Al día siguiente, por la tarde, medio muertos de hambre y fatigados por una larga marcha forzada y por ir cargados de armas y municiones, nos acercamos a la antigua central eléctrica del lago de la Rousse, ocupada por nuestra compañía, en la vertiente italiana. De pronto, oímos unos disparos.
El puesto acababa de ser objeto de un duro ataque. Mi amigo Robert Buchet había muerto y otros compañeros estaban heridos. En lugar de encontrar el reposo y los alimentos tan deseados, tuvimos que participar en un contraataque, desviándonos luego hacia el Col d’Harnais, que estaba situado a más de una hora de camino por encima de donde nos encontrábamos. En el curso de la ascensión, además de mi mochila, tuve que llevar la de un herido.
Cuando conseguí llegar a la aldea de Avérole, a medianoche y tras haber pasado el collado, sabía verdaderamente lo que quiere decir superarse a sí mismo. Aquel día, a pesar de que las mochilas pesaban unos veinte kilos, habíamos salvado unos desniveles de más de 5400 metros, de los cuales unos 2800 eran cuesta arriba, y todo ello casi sin comer.
Otra experiencia interesante es la que viví junto a Michel Chevalier, a unos cien metros de la cumbre de la punta de Charbonnel. Con sus 3751 metros, este pico es el punto culminante del macizo. Sin ser realmente una cima difícil, todas sus vertientes son escarpadas y, en invierno, sólo se puede ascender a ella cuando no existe ningún riesgo de aludes.
Uno de esos días sublimes en los que la montaña resplandece como una joya bajo los afilados rayos de sol, habíamos subido por un estrecho corredor de nieve dura y, a unos cien metros de la cumbre, excavamos en la pendiente una gruta lo bastante amplia como para instalarnos en ella confortablemente. Gracias a esta especie de iglú, íbamos a poder permanecer en esta atalaya durante dos días enteros y observar atentamente los movimientos de los alemanes que, al otro lado del valle de Ribon, acababan de instalarse en el Col de Rousse. Se había previsto un ataque contra esta nueva posición y la Punta Charbonnel era prácticamente el único observatorio desde el cual era posible estudiar discretamente el escenario de la batalla. Teníamos que averiguar con cuántas fuerzas contaba el enemigo, el emplazamiento de los posibles campos de minas y los lugares que ocupaban los centinelas.

#### [DATOS PROPORCIONADOS]
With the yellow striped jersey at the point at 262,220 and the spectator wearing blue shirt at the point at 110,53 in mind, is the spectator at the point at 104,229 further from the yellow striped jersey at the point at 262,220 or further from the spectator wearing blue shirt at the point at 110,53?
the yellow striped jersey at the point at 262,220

#### [TRABAJO SOLICITADO]
Continúa el relato de la vigilancia de los alemanes desde la punta de Charbonnel a partir de su última oración.

#### [RESULTADO FINAL]
Después de la primera noche en la gruta, Faure y Laurenceau, que habían venido solamente a ayudarnos a excavar, nos dejaron solos en aquella montaña. El cielo seguía siendo de un azul inmaculado y el viento estaba totalmente en calma. A pesar del intenso frío, pasamos el día mirando con los prismáticos. Cuando llegó la noche, perfectamente acomodados en nuestro abrigo y acostados sobre colchones neumáticos, nos dormimos plácidamente no sin antes rendir los honores pertinentes a una copiosa cena. Cuando, hacia las siete de la mañana, retiré la lona que cubría el agujero de nuestra morada, recibí en toda la cara un montón de nieve. El tiempo había cambiado durante la noche y había caído una capa de veinte centímetros de nieve reciente, la misma que casi me sepulta.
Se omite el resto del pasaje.